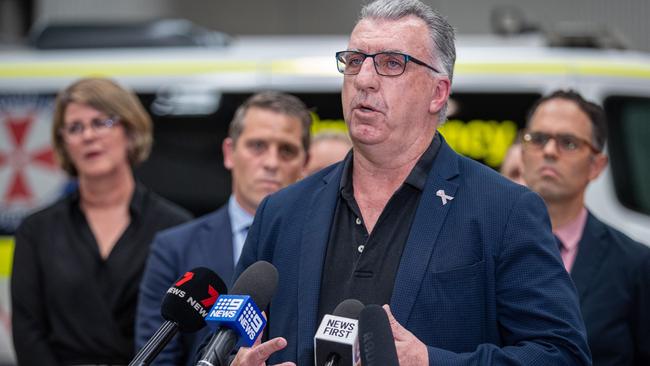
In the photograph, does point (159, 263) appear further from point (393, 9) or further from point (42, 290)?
point (393, 9)

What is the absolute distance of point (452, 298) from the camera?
9.23 feet

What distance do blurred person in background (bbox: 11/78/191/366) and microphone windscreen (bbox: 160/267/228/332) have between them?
6.43 ft

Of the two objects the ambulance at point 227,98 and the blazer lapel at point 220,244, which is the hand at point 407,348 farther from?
the ambulance at point 227,98

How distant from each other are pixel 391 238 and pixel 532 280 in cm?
40

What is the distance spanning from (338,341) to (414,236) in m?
0.55

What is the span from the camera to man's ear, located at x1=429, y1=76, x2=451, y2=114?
121 inches

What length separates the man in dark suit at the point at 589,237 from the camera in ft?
12.6

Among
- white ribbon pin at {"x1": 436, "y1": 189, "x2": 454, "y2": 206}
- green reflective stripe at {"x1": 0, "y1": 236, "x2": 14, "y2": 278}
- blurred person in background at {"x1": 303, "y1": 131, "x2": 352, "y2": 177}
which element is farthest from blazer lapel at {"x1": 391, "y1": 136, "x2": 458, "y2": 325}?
green reflective stripe at {"x1": 0, "y1": 236, "x2": 14, "y2": 278}

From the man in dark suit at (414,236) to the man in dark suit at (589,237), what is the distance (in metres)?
1.09

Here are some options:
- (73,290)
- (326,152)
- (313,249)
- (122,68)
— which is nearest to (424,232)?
(313,249)

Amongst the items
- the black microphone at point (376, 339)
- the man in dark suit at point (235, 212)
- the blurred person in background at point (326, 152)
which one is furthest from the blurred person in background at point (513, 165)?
the black microphone at point (376, 339)

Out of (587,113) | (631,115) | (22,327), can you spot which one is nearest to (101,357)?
(22,327)

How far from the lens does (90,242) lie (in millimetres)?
4871

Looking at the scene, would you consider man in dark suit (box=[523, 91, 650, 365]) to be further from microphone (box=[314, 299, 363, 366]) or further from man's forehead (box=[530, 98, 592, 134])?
microphone (box=[314, 299, 363, 366])
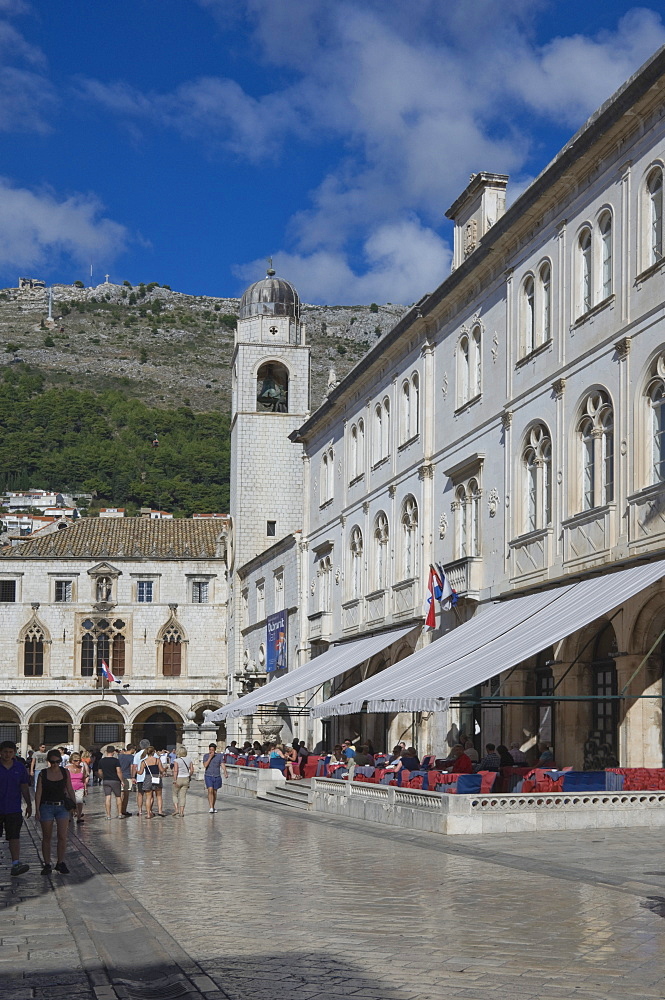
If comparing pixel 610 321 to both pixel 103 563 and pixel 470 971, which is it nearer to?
pixel 470 971

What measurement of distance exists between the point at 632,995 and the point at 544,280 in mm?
20494

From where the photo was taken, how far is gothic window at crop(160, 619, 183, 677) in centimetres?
7044

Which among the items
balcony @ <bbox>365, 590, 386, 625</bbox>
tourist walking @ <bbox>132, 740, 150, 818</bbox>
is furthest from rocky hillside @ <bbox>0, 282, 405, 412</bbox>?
tourist walking @ <bbox>132, 740, 150, 818</bbox>

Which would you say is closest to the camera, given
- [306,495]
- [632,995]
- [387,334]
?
[632,995]

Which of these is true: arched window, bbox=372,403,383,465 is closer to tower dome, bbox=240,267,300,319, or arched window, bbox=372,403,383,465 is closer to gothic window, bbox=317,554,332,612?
gothic window, bbox=317,554,332,612

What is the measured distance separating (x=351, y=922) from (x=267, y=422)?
1965 inches

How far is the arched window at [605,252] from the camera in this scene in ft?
77.2

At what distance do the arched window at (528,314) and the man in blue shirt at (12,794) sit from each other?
15690 millimetres

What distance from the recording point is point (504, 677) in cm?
2744

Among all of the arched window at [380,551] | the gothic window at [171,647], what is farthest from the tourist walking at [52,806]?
the gothic window at [171,647]

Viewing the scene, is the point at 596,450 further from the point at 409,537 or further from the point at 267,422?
the point at 267,422

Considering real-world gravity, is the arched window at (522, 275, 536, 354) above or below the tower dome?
below

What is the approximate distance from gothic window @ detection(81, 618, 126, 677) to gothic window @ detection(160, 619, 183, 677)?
2.24 metres

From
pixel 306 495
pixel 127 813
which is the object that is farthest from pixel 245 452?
pixel 127 813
_____
| Task to carry out |
Copy out exactly the lines from the line with "What is the measured" to the end of the listing, including both of those lines, and give nothing else.

| Exercise solution |
What is the measured distance separating (x=351, y=922) from (x=267, y=422)?
1965 inches

How far is the arched window at [605,252] from the camera in this scene in ft?
77.2

At what distance do the arched window at (528,314) and the man in blue shirt at (12,794) sit from each other?
15690 millimetres

What distance from the recording point is point (504, 677) in cm?
2744

Among all of the arched window at [380,551] | the gothic window at [171,647], what is farthest from the tourist walking at [52,806]?
the gothic window at [171,647]

Viewing the scene, is the point at 596,450 further from the point at 409,537 or further from the point at 267,422?
the point at 267,422

Considering real-world gravity, is the arched window at (522, 275, 536, 354) above or below the tower dome?
below

What is the approximate distance from gothic window @ detection(81, 618, 126, 677) to gothic window @ detection(160, 619, 183, 677)?
2.24 metres

From
pixel 306 495
pixel 127 813
which is the object that is farthest from pixel 245 452?
pixel 127 813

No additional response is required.